**Document passage:**

——

Music degrees are usually designed to train musicians that can perform, compose, transpose and teach.

Playing every scale is a fundamental step in learning to transpose, that is to play music in more than the key you learned it in. It's a necessary step for when a guitar player has learned some piece in say, C major and then they need to perform that piece with a singer that can't physically sing in that key.


Luckily for the vast majority of guitarists who don’t know much of any theory there are these magical devices called a capo!

And digital keyboards have a transpose by semi-tone feature!

It is entirely possible to learn to teach, play, and create new music in many styles without any knowledge of music theory.

It’s really hard to get very good at live ensemble music performance without learning some theory as a byproduct of the necessity of communicating with other musicians.

It’s really hard to get good at playing singing and playing songs on instruments like the piano or guitar without learning the names of some chords because reading at least chord and lyric sheets will accelerate your learning process.

I definitely know guitarists who know basically zero theory but who could hear a song a couple of times and then accompany a singer in any key based on playing by ear and interpreted and performed in a way that the original songwriter couldn’t have been imagined.

The entirety of the Nashville music industry is based around a notation system called the Nashville notation. 1s, 5s, diamonds, bars. The keys are left out and depend on which singer is recording with the band. Five note scales, bends, and capos and you’re talking about half of the popular recorded music in the USA in the 20th century, from rock to blues and country and everything in between.

——

**Records shown:**
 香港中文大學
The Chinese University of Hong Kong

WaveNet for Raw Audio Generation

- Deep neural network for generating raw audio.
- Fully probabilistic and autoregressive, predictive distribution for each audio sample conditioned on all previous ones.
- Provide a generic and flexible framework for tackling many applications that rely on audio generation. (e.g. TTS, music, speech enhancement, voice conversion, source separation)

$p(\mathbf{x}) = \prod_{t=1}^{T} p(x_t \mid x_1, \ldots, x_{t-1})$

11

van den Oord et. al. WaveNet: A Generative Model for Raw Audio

——

**Requirement A:** List the skills that, according to the passage on music theory and transposing, music degrees are usually designed to train musicians in.
**Requirement B:** Carry on the passage on music theory and transposing, picking up after its final sentence.

**Answer section A:** perform, compose, transpose, teach

**Answer section B:**
Playing with a capo sounds different to playing without one, and digital keyboards don't sound the same as acoustic instruments.

Sure you might make a career as a musician playing everything by ear, and there is nothing wrong with that. But a university trained viola player can join an orchestra, be handed violin sheet music and then perform having never heard or practiced the music before.

You don't really need to go do a degree in music at all if your only goal is performance and you have intuitive aptitude, but if your plan is to teach, you're going to be a pretty awful teacher if you only can teach students to ape your specific methodology rather than being able to introduce them to the lingua franca that most musicians are using.


I could be handed piano sheet music and play it straight away in elementary school. It is not that hard to read sheet music and it does not require scales which I never bothered to learn. I was not some kind of prodigy either. It is just that if you play enough, music sheet becomes like normal reading - you just know what is written there. The rest is manual dexterity.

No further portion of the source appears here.